Historians think that they came from affluent families, and being selected for such a death was an honor.


Almost 70,000 Lost


Housed in this rather ugly concrete hulk of a museum is the best and worst of Peru. The cavernous and largely empty Museo de la Nacion offers at least a small sample of many Peruvian artistic styles and traditions, crossing from the centuries before the birth of Christ into modern times. There are pitchers made to look like men and animals, like the one shown in the image I borrowed from Google Images to the right. Some of the art dates to the times of Alexander the Great. There also are paintings from Spanish colonial times and ceramics done as folk art.


And, then there is the entire floor of the Museo de la Nacion dedicated to a photo exhibit about the slaughter of Peruvians by Peruvians in the 1980s and 1990s. More than 69,000 Peruvians died or disappeared at the hands of crazed rebel groups and out-of-control government authorities, while the U.S. rolled peacefully through its comfortable "Cosby Show" years into its cozy "Seinfeld" era.

Peruvians lived in fear during these years, fear of what the overwrought young people in the Sendero Luminoso might do to them on the suspicion that a village cooperated with the government, or it seems to me from just a little reading, for any reason that crossed their minds.
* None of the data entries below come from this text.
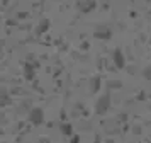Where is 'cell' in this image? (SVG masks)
Instances as JSON below:
<instances>
[{"mask_svg": "<svg viewBox=\"0 0 151 143\" xmlns=\"http://www.w3.org/2000/svg\"><path fill=\"white\" fill-rule=\"evenodd\" d=\"M61 129H63V133H66V135H70V133H71V126H70V124H66V126L63 124Z\"/></svg>", "mask_w": 151, "mask_h": 143, "instance_id": "cell-4", "label": "cell"}, {"mask_svg": "<svg viewBox=\"0 0 151 143\" xmlns=\"http://www.w3.org/2000/svg\"><path fill=\"white\" fill-rule=\"evenodd\" d=\"M97 89H99V78H95V80H93V92H95Z\"/></svg>", "mask_w": 151, "mask_h": 143, "instance_id": "cell-5", "label": "cell"}, {"mask_svg": "<svg viewBox=\"0 0 151 143\" xmlns=\"http://www.w3.org/2000/svg\"><path fill=\"white\" fill-rule=\"evenodd\" d=\"M109 101H110L109 95H104V97H100L99 106H97V113H99V114H104V113L109 109Z\"/></svg>", "mask_w": 151, "mask_h": 143, "instance_id": "cell-2", "label": "cell"}, {"mask_svg": "<svg viewBox=\"0 0 151 143\" xmlns=\"http://www.w3.org/2000/svg\"><path fill=\"white\" fill-rule=\"evenodd\" d=\"M29 119L34 123V124H41L42 119H44V113H42V109H32L31 114H29Z\"/></svg>", "mask_w": 151, "mask_h": 143, "instance_id": "cell-1", "label": "cell"}, {"mask_svg": "<svg viewBox=\"0 0 151 143\" xmlns=\"http://www.w3.org/2000/svg\"><path fill=\"white\" fill-rule=\"evenodd\" d=\"M114 61H116V65L119 68L124 67V56H122V51H121V49H116V53H114Z\"/></svg>", "mask_w": 151, "mask_h": 143, "instance_id": "cell-3", "label": "cell"}]
</instances>
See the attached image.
And, Peruvians had much to fear from their own government, which killed many citizens. Quite a double whammy. Many countries in the late 20th century had guerrilla movements that killed, and many had governments that turned on their own people. Peru seems to me to have had one of the most extreme cases of both things happening at once.
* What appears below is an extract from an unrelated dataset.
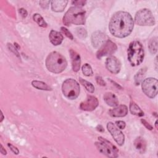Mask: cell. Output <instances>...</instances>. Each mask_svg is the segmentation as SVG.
<instances>
[{"instance_id": "obj_28", "label": "cell", "mask_w": 158, "mask_h": 158, "mask_svg": "<svg viewBox=\"0 0 158 158\" xmlns=\"http://www.w3.org/2000/svg\"><path fill=\"white\" fill-rule=\"evenodd\" d=\"M60 30H61L62 32L67 38H69V39H70V40H72L73 39V35H72L65 27H62L60 28Z\"/></svg>"}, {"instance_id": "obj_6", "label": "cell", "mask_w": 158, "mask_h": 158, "mask_svg": "<svg viewBox=\"0 0 158 158\" xmlns=\"http://www.w3.org/2000/svg\"><path fill=\"white\" fill-rule=\"evenodd\" d=\"M95 145L98 151L109 157H117L118 150L116 146L105 138L99 136L98 141L95 142Z\"/></svg>"}, {"instance_id": "obj_35", "label": "cell", "mask_w": 158, "mask_h": 158, "mask_svg": "<svg viewBox=\"0 0 158 158\" xmlns=\"http://www.w3.org/2000/svg\"><path fill=\"white\" fill-rule=\"evenodd\" d=\"M115 123H116V125H117V127L120 129H124L125 128V127H126V123L123 121L119 120V121H117Z\"/></svg>"}, {"instance_id": "obj_3", "label": "cell", "mask_w": 158, "mask_h": 158, "mask_svg": "<svg viewBox=\"0 0 158 158\" xmlns=\"http://www.w3.org/2000/svg\"><path fill=\"white\" fill-rule=\"evenodd\" d=\"M144 51L142 44L138 41L130 43L127 50V58L131 66L140 65L143 61Z\"/></svg>"}, {"instance_id": "obj_2", "label": "cell", "mask_w": 158, "mask_h": 158, "mask_svg": "<svg viewBox=\"0 0 158 158\" xmlns=\"http://www.w3.org/2000/svg\"><path fill=\"white\" fill-rule=\"evenodd\" d=\"M48 70L53 73L62 72L67 66L65 57L60 53L53 51L49 54L45 61Z\"/></svg>"}, {"instance_id": "obj_4", "label": "cell", "mask_w": 158, "mask_h": 158, "mask_svg": "<svg viewBox=\"0 0 158 158\" xmlns=\"http://www.w3.org/2000/svg\"><path fill=\"white\" fill-rule=\"evenodd\" d=\"M63 23L69 26L71 24L83 25L85 23V11L81 7H71L63 17Z\"/></svg>"}, {"instance_id": "obj_34", "label": "cell", "mask_w": 158, "mask_h": 158, "mask_svg": "<svg viewBox=\"0 0 158 158\" xmlns=\"http://www.w3.org/2000/svg\"><path fill=\"white\" fill-rule=\"evenodd\" d=\"M8 47H9V49L12 52H14V54H15L17 57H20L19 54V52H18V51H17V48H14L11 44H8Z\"/></svg>"}, {"instance_id": "obj_13", "label": "cell", "mask_w": 158, "mask_h": 158, "mask_svg": "<svg viewBox=\"0 0 158 158\" xmlns=\"http://www.w3.org/2000/svg\"><path fill=\"white\" fill-rule=\"evenodd\" d=\"M106 35L100 31L94 32L91 35V43L93 47L98 48L106 41Z\"/></svg>"}, {"instance_id": "obj_29", "label": "cell", "mask_w": 158, "mask_h": 158, "mask_svg": "<svg viewBox=\"0 0 158 158\" xmlns=\"http://www.w3.org/2000/svg\"><path fill=\"white\" fill-rule=\"evenodd\" d=\"M50 2H51L50 1H40L39 2V4L43 9H48L49 7V5Z\"/></svg>"}, {"instance_id": "obj_8", "label": "cell", "mask_w": 158, "mask_h": 158, "mask_svg": "<svg viewBox=\"0 0 158 158\" xmlns=\"http://www.w3.org/2000/svg\"><path fill=\"white\" fill-rule=\"evenodd\" d=\"M158 81L155 78H148L142 81L141 87L143 93L149 98H154L157 94Z\"/></svg>"}, {"instance_id": "obj_32", "label": "cell", "mask_w": 158, "mask_h": 158, "mask_svg": "<svg viewBox=\"0 0 158 158\" xmlns=\"http://www.w3.org/2000/svg\"><path fill=\"white\" fill-rule=\"evenodd\" d=\"M141 123H143V125L148 129V130H152V125H151L146 120L144 119H141Z\"/></svg>"}, {"instance_id": "obj_5", "label": "cell", "mask_w": 158, "mask_h": 158, "mask_svg": "<svg viewBox=\"0 0 158 158\" xmlns=\"http://www.w3.org/2000/svg\"><path fill=\"white\" fill-rule=\"evenodd\" d=\"M62 91L64 96L67 99H75L80 94V85L74 79H67L62 83Z\"/></svg>"}, {"instance_id": "obj_39", "label": "cell", "mask_w": 158, "mask_h": 158, "mask_svg": "<svg viewBox=\"0 0 158 158\" xmlns=\"http://www.w3.org/2000/svg\"><path fill=\"white\" fill-rule=\"evenodd\" d=\"M1 120H0V122H1L3 120V119H4V115H3V113H2V110H1Z\"/></svg>"}, {"instance_id": "obj_36", "label": "cell", "mask_w": 158, "mask_h": 158, "mask_svg": "<svg viewBox=\"0 0 158 158\" xmlns=\"http://www.w3.org/2000/svg\"><path fill=\"white\" fill-rule=\"evenodd\" d=\"M19 12L22 15V17H26L27 16V14H28L27 11L25 9H23V8H20L19 10Z\"/></svg>"}, {"instance_id": "obj_20", "label": "cell", "mask_w": 158, "mask_h": 158, "mask_svg": "<svg viewBox=\"0 0 158 158\" xmlns=\"http://www.w3.org/2000/svg\"><path fill=\"white\" fill-rule=\"evenodd\" d=\"M147 71L146 67L140 69L135 74L134 77V81L136 85H139L141 82L143 80L144 77L146 75V72Z\"/></svg>"}, {"instance_id": "obj_37", "label": "cell", "mask_w": 158, "mask_h": 158, "mask_svg": "<svg viewBox=\"0 0 158 158\" xmlns=\"http://www.w3.org/2000/svg\"><path fill=\"white\" fill-rule=\"evenodd\" d=\"M0 151H1V153H2V154L4 155H6L7 154V152L5 150V149L4 148L2 144H1V148H0Z\"/></svg>"}, {"instance_id": "obj_12", "label": "cell", "mask_w": 158, "mask_h": 158, "mask_svg": "<svg viewBox=\"0 0 158 158\" xmlns=\"http://www.w3.org/2000/svg\"><path fill=\"white\" fill-rule=\"evenodd\" d=\"M106 67L112 73H118L121 69L120 61L114 56H109L106 59Z\"/></svg>"}, {"instance_id": "obj_42", "label": "cell", "mask_w": 158, "mask_h": 158, "mask_svg": "<svg viewBox=\"0 0 158 158\" xmlns=\"http://www.w3.org/2000/svg\"><path fill=\"white\" fill-rule=\"evenodd\" d=\"M155 125H156V128H157V120L156 121V123H155Z\"/></svg>"}, {"instance_id": "obj_7", "label": "cell", "mask_w": 158, "mask_h": 158, "mask_svg": "<svg viewBox=\"0 0 158 158\" xmlns=\"http://www.w3.org/2000/svg\"><path fill=\"white\" fill-rule=\"evenodd\" d=\"M135 22L140 26H152L155 24V19L149 9H142L136 13Z\"/></svg>"}, {"instance_id": "obj_16", "label": "cell", "mask_w": 158, "mask_h": 158, "mask_svg": "<svg viewBox=\"0 0 158 158\" xmlns=\"http://www.w3.org/2000/svg\"><path fill=\"white\" fill-rule=\"evenodd\" d=\"M103 99L106 103L110 107H116L118 105V100L117 97L111 92H106L103 96Z\"/></svg>"}, {"instance_id": "obj_17", "label": "cell", "mask_w": 158, "mask_h": 158, "mask_svg": "<svg viewBox=\"0 0 158 158\" xmlns=\"http://www.w3.org/2000/svg\"><path fill=\"white\" fill-rule=\"evenodd\" d=\"M49 38L51 43L54 46H57L60 44L64 40L62 35L59 31H57L54 30H52L50 31L49 35Z\"/></svg>"}, {"instance_id": "obj_33", "label": "cell", "mask_w": 158, "mask_h": 158, "mask_svg": "<svg viewBox=\"0 0 158 158\" xmlns=\"http://www.w3.org/2000/svg\"><path fill=\"white\" fill-rule=\"evenodd\" d=\"M7 146L8 147L10 148V149L15 154H18L19 152V149L14 146H13L12 144H11L10 143H7Z\"/></svg>"}, {"instance_id": "obj_23", "label": "cell", "mask_w": 158, "mask_h": 158, "mask_svg": "<svg viewBox=\"0 0 158 158\" xmlns=\"http://www.w3.org/2000/svg\"><path fill=\"white\" fill-rule=\"evenodd\" d=\"M157 37H153L151 38L148 44V48L150 52L152 54H156L157 51Z\"/></svg>"}, {"instance_id": "obj_24", "label": "cell", "mask_w": 158, "mask_h": 158, "mask_svg": "<svg viewBox=\"0 0 158 158\" xmlns=\"http://www.w3.org/2000/svg\"><path fill=\"white\" fill-rule=\"evenodd\" d=\"M33 19L38 24L39 26H40L41 27H43V28L47 27V26H48L47 23L44 21L43 17L40 14H37V13L33 14Z\"/></svg>"}, {"instance_id": "obj_21", "label": "cell", "mask_w": 158, "mask_h": 158, "mask_svg": "<svg viewBox=\"0 0 158 158\" xmlns=\"http://www.w3.org/2000/svg\"><path fill=\"white\" fill-rule=\"evenodd\" d=\"M130 111L131 114L133 115H135L136 116L142 117L144 115L143 111L141 109V108L133 101H131L130 104Z\"/></svg>"}, {"instance_id": "obj_40", "label": "cell", "mask_w": 158, "mask_h": 158, "mask_svg": "<svg viewBox=\"0 0 158 158\" xmlns=\"http://www.w3.org/2000/svg\"><path fill=\"white\" fill-rule=\"evenodd\" d=\"M155 65H156V70H157V57H156V58H155Z\"/></svg>"}, {"instance_id": "obj_11", "label": "cell", "mask_w": 158, "mask_h": 158, "mask_svg": "<svg viewBox=\"0 0 158 158\" xmlns=\"http://www.w3.org/2000/svg\"><path fill=\"white\" fill-rule=\"evenodd\" d=\"M99 101L94 96H88L85 101L81 102L80 105V109L86 111H92L98 106Z\"/></svg>"}, {"instance_id": "obj_10", "label": "cell", "mask_w": 158, "mask_h": 158, "mask_svg": "<svg viewBox=\"0 0 158 158\" xmlns=\"http://www.w3.org/2000/svg\"><path fill=\"white\" fill-rule=\"evenodd\" d=\"M107 128L110 132L115 142L119 145L122 146L125 142V136L123 133L118 129L112 122H108L107 124Z\"/></svg>"}, {"instance_id": "obj_22", "label": "cell", "mask_w": 158, "mask_h": 158, "mask_svg": "<svg viewBox=\"0 0 158 158\" xmlns=\"http://www.w3.org/2000/svg\"><path fill=\"white\" fill-rule=\"evenodd\" d=\"M31 85L38 89L41 90H44V91H51L52 88L48 85L46 83L41 81H38V80H33L31 81Z\"/></svg>"}, {"instance_id": "obj_25", "label": "cell", "mask_w": 158, "mask_h": 158, "mask_svg": "<svg viewBox=\"0 0 158 158\" xmlns=\"http://www.w3.org/2000/svg\"><path fill=\"white\" fill-rule=\"evenodd\" d=\"M79 80H80V83L86 88V89L88 92H89L91 93H93L94 92V86H93V85L91 83H90V82H89V81L83 79L81 77L79 78Z\"/></svg>"}, {"instance_id": "obj_41", "label": "cell", "mask_w": 158, "mask_h": 158, "mask_svg": "<svg viewBox=\"0 0 158 158\" xmlns=\"http://www.w3.org/2000/svg\"><path fill=\"white\" fill-rule=\"evenodd\" d=\"M14 46H15L17 48V49H19V48H20V46L18 45V44H17L16 43H14Z\"/></svg>"}, {"instance_id": "obj_26", "label": "cell", "mask_w": 158, "mask_h": 158, "mask_svg": "<svg viewBox=\"0 0 158 158\" xmlns=\"http://www.w3.org/2000/svg\"><path fill=\"white\" fill-rule=\"evenodd\" d=\"M81 70H82V72L83 73V74L86 77L92 76L93 74V72L91 65L87 63L85 64L82 66Z\"/></svg>"}, {"instance_id": "obj_14", "label": "cell", "mask_w": 158, "mask_h": 158, "mask_svg": "<svg viewBox=\"0 0 158 158\" xmlns=\"http://www.w3.org/2000/svg\"><path fill=\"white\" fill-rule=\"evenodd\" d=\"M109 113L113 117H123L128 113V107L125 105H119L110 109Z\"/></svg>"}, {"instance_id": "obj_1", "label": "cell", "mask_w": 158, "mask_h": 158, "mask_svg": "<svg viewBox=\"0 0 158 158\" xmlns=\"http://www.w3.org/2000/svg\"><path fill=\"white\" fill-rule=\"evenodd\" d=\"M134 27V21L131 15L127 12L118 11L112 17L109 29L110 33L117 38H125L128 36Z\"/></svg>"}, {"instance_id": "obj_38", "label": "cell", "mask_w": 158, "mask_h": 158, "mask_svg": "<svg viewBox=\"0 0 158 158\" xmlns=\"http://www.w3.org/2000/svg\"><path fill=\"white\" fill-rule=\"evenodd\" d=\"M96 130H98V131H101V132H102V131H104V129L103 128V127H102V125H98V127H96Z\"/></svg>"}, {"instance_id": "obj_30", "label": "cell", "mask_w": 158, "mask_h": 158, "mask_svg": "<svg viewBox=\"0 0 158 158\" xmlns=\"http://www.w3.org/2000/svg\"><path fill=\"white\" fill-rule=\"evenodd\" d=\"M86 1H82V0L72 1V4H75V6H77V7H81V6H85V4H86Z\"/></svg>"}, {"instance_id": "obj_15", "label": "cell", "mask_w": 158, "mask_h": 158, "mask_svg": "<svg viewBox=\"0 0 158 158\" xmlns=\"http://www.w3.org/2000/svg\"><path fill=\"white\" fill-rule=\"evenodd\" d=\"M69 53H70L71 61H72V70L73 72H77L80 70V68L81 60H80V54L72 49H70Z\"/></svg>"}, {"instance_id": "obj_19", "label": "cell", "mask_w": 158, "mask_h": 158, "mask_svg": "<svg viewBox=\"0 0 158 158\" xmlns=\"http://www.w3.org/2000/svg\"><path fill=\"white\" fill-rule=\"evenodd\" d=\"M134 146L135 149L141 154H143L145 152L146 150V142L145 139L141 137H137L134 141Z\"/></svg>"}, {"instance_id": "obj_9", "label": "cell", "mask_w": 158, "mask_h": 158, "mask_svg": "<svg viewBox=\"0 0 158 158\" xmlns=\"http://www.w3.org/2000/svg\"><path fill=\"white\" fill-rule=\"evenodd\" d=\"M117 49L116 44L110 40H106L99 48L96 52V57L100 59L104 56H110L114 54Z\"/></svg>"}, {"instance_id": "obj_18", "label": "cell", "mask_w": 158, "mask_h": 158, "mask_svg": "<svg viewBox=\"0 0 158 158\" xmlns=\"http://www.w3.org/2000/svg\"><path fill=\"white\" fill-rule=\"evenodd\" d=\"M51 9L52 11L59 12H62L67 4L68 3V1L66 0H54L51 2Z\"/></svg>"}, {"instance_id": "obj_31", "label": "cell", "mask_w": 158, "mask_h": 158, "mask_svg": "<svg viewBox=\"0 0 158 158\" xmlns=\"http://www.w3.org/2000/svg\"><path fill=\"white\" fill-rule=\"evenodd\" d=\"M96 80L97 83L101 86H106V83L105 82V81L99 76H97L96 77Z\"/></svg>"}, {"instance_id": "obj_27", "label": "cell", "mask_w": 158, "mask_h": 158, "mask_svg": "<svg viewBox=\"0 0 158 158\" xmlns=\"http://www.w3.org/2000/svg\"><path fill=\"white\" fill-rule=\"evenodd\" d=\"M77 36L81 39L85 38L87 36V31L83 27H79L77 29Z\"/></svg>"}]
</instances>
The photo exhibit we saw had been organized by the Peru's Truth and Reconciliation Commission . It's called Yuyanapaq, the Quechua word for remember. The commission reported in 2003 that most of the victims of the violence in Peru were country people, campesinos, those tied to agriculture. A 1993 Peru census found only about 16 percent of its citizens were native speakers of Quechua or other indigenous languages. Yet, this group accounted for 75 percent of those killed in Peru's violent decades. The Sendero Luminoso violence over the years reached Lima, but much of it was centered on people without much money, without much education and without much clout. The Truth and Reconciliation Commission found a widespread blame (culpa general) for Peru, because so many citizens let the years of violence happen without question.

To learn more..
This is a video based about what happened in Peru, drawing work from an exhibit named Yuyanapaq. This is the one that we saw at the museum. The words at the end are from a poem by Cesar Vallejo, a Peruvian poet who died in 1938, decades before his country's very dark years. This is the text of the Vallejo poem in Spanish and English.

If you want to know more about the Yuyanapaq exhibit or what happened in Peru in the 1980s and 1990s, I recommend this thesis by photojournalist Robin Hoecker. Chapter 2 has provides a quick, but pretty comprehensive, recap of what happened.

*The income figures are taken from the International Monetary Fund and represent what happens when you divide the GDP by the population. These numbers often are adjusted to reflect a difference in local prices against those charged in another country, often the U.S. Because prices are cheaper in Peru, its GDP per capita adjusted for purchasing power parity jumps to about $8,500. So at best, it's like people in Peru on average would have $8,500.